Cambridge University student Susi Henry had been forced to abandon her education in Jamaica because of financial difficulties.

She says a foundation award is helping her to achieve her ambition of becoming a barrister. She is in her third year of a law degree at Emmanuel College, following A-levels at Lewisham College.

The question of access is critical, says Dr Limb. "According to January's higher education White Paper, young people from professional backgrounds are more than five times as likely to enter higher education than those from unskilled backgrounds."

To address this, the foundation is about to embark on a second phase of its development. It aims to set up a telephone and web-based information, advice and guidance service for students hoping to progress from further education to university.

Dr Limb explains: "Currently, students seeking funding for higher education outside what is available from the Government are not always aware of what is available and the process can be time-consuming and frustrating.

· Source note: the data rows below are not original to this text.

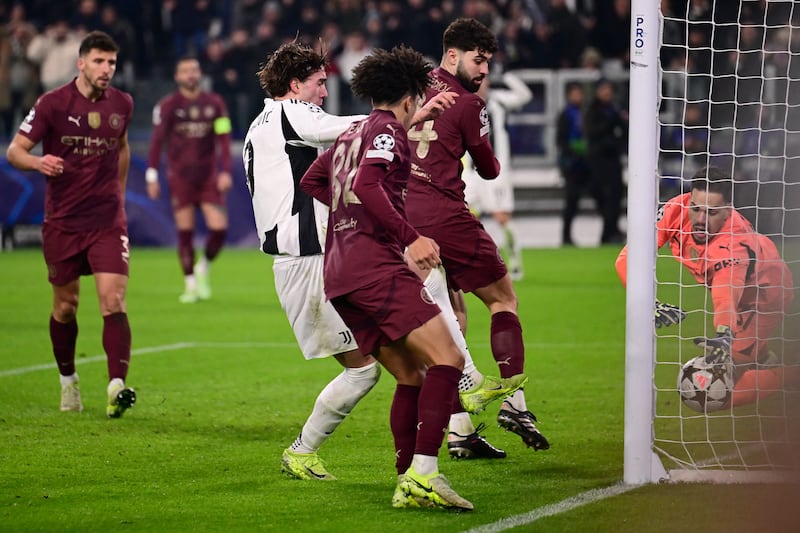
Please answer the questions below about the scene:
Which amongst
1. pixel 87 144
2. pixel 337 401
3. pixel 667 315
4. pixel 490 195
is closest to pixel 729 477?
pixel 667 315

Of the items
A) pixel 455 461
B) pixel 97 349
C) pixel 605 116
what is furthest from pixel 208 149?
pixel 455 461

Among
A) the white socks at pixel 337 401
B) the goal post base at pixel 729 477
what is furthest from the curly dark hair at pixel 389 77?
the goal post base at pixel 729 477

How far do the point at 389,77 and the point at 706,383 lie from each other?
2.52m

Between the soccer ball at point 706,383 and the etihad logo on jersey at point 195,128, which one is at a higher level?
the etihad logo on jersey at point 195,128

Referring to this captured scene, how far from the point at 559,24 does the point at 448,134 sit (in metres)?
15.2

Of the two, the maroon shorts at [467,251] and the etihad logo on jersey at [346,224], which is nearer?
the etihad logo on jersey at [346,224]

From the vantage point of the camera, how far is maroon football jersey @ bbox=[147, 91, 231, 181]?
13.9 meters

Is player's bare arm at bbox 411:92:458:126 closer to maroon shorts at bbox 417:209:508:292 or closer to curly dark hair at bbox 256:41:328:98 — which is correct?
curly dark hair at bbox 256:41:328:98

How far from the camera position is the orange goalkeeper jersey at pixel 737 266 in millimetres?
6645

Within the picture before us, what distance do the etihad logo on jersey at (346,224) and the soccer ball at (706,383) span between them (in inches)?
89.2

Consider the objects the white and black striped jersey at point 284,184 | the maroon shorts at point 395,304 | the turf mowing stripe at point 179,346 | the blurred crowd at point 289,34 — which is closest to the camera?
the maroon shorts at point 395,304

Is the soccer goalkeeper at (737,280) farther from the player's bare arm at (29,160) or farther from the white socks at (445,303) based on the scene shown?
the player's bare arm at (29,160)

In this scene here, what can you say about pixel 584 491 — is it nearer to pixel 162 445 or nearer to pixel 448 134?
pixel 448 134

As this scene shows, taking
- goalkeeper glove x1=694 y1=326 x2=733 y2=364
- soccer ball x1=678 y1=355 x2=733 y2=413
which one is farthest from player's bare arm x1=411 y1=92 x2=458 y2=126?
soccer ball x1=678 y1=355 x2=733 y2=413
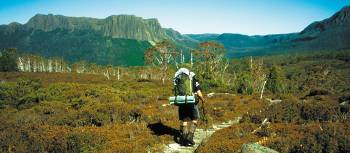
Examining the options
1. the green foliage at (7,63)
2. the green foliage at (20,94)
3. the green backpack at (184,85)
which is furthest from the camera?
the green foliage at (7,63)

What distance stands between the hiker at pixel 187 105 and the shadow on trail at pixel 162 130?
805 millimetres

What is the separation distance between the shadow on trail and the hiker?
81 cm

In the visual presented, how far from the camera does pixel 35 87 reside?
27.2 meters

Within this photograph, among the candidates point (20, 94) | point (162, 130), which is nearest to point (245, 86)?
point (20, 94)

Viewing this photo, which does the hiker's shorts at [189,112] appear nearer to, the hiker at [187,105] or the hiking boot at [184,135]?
the hiker at [187,105]

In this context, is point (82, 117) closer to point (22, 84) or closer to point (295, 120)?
point (295, 120)

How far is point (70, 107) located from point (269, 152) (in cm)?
1506

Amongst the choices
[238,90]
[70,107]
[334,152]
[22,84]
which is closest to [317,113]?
[334,152]

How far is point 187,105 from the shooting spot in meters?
10.2

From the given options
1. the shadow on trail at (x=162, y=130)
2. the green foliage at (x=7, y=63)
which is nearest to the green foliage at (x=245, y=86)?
the shadow on trail at (x=162, y=130)

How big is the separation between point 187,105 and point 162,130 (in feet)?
8.38

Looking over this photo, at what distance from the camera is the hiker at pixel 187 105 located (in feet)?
33.0

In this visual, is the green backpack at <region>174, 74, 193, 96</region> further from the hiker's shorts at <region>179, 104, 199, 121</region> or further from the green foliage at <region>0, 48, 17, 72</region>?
the green foliage at <region>0, 48, 17, 72</region>

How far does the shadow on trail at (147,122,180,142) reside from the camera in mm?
11675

"It is during the final year of further education, when students must decide whether they can afford to enter higher education, that extra support and guidance is critical."

The foundation has already reached its launch target of pound;250,000 and has set itself a goal of raising pound;500,000 to fund phase two of its work. It relies on donations from organisations, charitable trusts, and private individuals.

The donations have helped to give Yunus Ali a second chance. He left school at 16 with a sprinkling of CSEs, the pre-1986 sub-O-level-standard qualification. He drifted from job to job.

Following an arranged marriage at 20, divorce 12 years later and his subsequent heroin addiction, Yunus finally got clean with the help of Blackburn's Thomas rehabilitation project. It encouraged him to return to education.

"They helped me get into Plater College, which is a fantastic place for mature students who have been left behind educationally. And I am sure my Helena Kennedy award will lead to another door opening for me."

And for others. He continues to stay in close touch with the Thomas project and helps its clients to overcome their addiction. When he finishes his degree he plans to return to Blackburn to set up programmes for other Muslims in distress.

Clearly, the Helena Kennedy Foundation has set itself a great task. "Each year, says Dr Limb, "the foundation receives more than 1,000 enquiries about funding. One hundred applications for bursaries were received in 2003, an indication of the unmet demand which the foundation cannot hope to meet unless substantially more funds are raised."

The fundraising drive is worthwhile. As Susi Henry says: "To me, the award provides evidence that hard work is rewarded; that reaching for the stars pays rich dividends."